As lawyers, each year we celebrate and honor "the law" during Law Week. This celebration is not without reflection, and with the knowledge that our laws, in use and application, have not always been fair and just.
Our country was founded by Europeans fleeing to a new land, who in the course of their habitation of this country, dispossessed the rightful occupants of this land. This taking was done through the use of force, the formation of treaties and the breach of treaties.
When the colonies, then under English domination and control, could no longer accept such a form of governance, a Declaration of Independence was declared in 1776. In March 1789, our Constitution was ratified and the Bill of Rights was ratified in September 1789.
This great document, the Constitution, though conceived in the minds of the most noble, scholarly and patriotic men of the time, was flawed in content and application. Although the Constitution declared freedom of speech, liberty and due process, such was not granted to all persons under the then-laws of the country. For instance, our laws condoned the "peculiar institution of slavery" until that practice was abolished by the 13th Amendment in 1865. Our laws also denied women the right to vote until the passage of the 19th Amendment in 1920. Such is the history of our country.

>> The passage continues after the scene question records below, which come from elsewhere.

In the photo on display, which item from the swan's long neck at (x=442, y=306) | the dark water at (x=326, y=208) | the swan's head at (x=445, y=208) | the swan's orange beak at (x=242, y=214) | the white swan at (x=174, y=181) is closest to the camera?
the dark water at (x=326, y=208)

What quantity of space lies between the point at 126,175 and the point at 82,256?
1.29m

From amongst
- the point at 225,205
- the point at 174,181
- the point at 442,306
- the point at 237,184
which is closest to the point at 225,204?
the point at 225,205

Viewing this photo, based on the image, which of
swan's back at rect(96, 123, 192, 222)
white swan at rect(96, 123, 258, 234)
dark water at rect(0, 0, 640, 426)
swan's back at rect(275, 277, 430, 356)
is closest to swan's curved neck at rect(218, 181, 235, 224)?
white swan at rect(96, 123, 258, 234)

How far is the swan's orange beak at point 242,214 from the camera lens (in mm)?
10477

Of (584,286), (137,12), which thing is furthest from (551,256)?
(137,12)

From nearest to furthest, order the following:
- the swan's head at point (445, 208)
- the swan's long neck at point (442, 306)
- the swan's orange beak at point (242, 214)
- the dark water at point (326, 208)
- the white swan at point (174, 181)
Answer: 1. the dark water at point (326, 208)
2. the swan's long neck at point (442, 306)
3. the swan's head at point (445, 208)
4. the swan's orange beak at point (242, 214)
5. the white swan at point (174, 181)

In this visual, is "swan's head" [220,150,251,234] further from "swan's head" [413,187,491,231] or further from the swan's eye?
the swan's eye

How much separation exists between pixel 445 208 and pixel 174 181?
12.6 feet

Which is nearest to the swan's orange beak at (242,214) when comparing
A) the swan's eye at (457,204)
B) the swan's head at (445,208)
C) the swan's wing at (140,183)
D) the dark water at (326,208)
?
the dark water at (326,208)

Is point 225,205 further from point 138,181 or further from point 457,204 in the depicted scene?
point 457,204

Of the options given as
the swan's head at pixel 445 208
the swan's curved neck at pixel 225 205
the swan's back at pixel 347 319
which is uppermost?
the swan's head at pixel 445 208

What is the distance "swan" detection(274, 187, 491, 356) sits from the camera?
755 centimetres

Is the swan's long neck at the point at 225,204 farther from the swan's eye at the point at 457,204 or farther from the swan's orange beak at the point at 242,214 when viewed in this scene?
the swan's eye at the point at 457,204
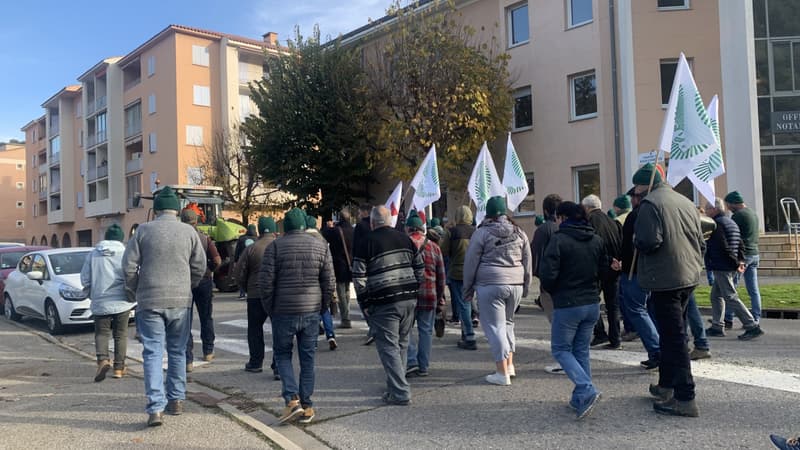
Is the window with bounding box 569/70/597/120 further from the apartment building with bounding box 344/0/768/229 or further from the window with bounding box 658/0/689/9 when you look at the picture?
the window with bounding box 658/0/689/9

This country, our Constitution and our laws have slowly evolved to reflect the ever-changing philosophies and mores of our people. Fundamental changes have occurred since our founding through the decisions of our Federal Courts and of our legislative process. The slow, deliberate change of law has produced a representative democracy founded on a document that is admired by free people and freedom-seeking people worldwide. With this in mind, we need to recognize that threats to our Constitution do exist.
The right to be secure in your own home from unwarranted search and seizure is under general attack. The right of habeas corpus is under constant attack. These threats exist in the minds of people who are willing to sacrifice liberty for temporary security. These threats exist in the minds of people who are willing to sacrifice liberty in the name of law, political expediency or political cause.
As we commemorate Law Week, we need to honor our Constitution and those liberties guaranteed to us through it. We should always be vigilant to attacks on basic liberties. Liberties earned over the passage of time and through the loss of blood should never be freely or carelessly abdicated.
_ William B. Eppley is an attorney in Brooksville. Guest columnists write their own views on subjects they choose, which do not necessarily reflect the opinions of St. Petersburg Times.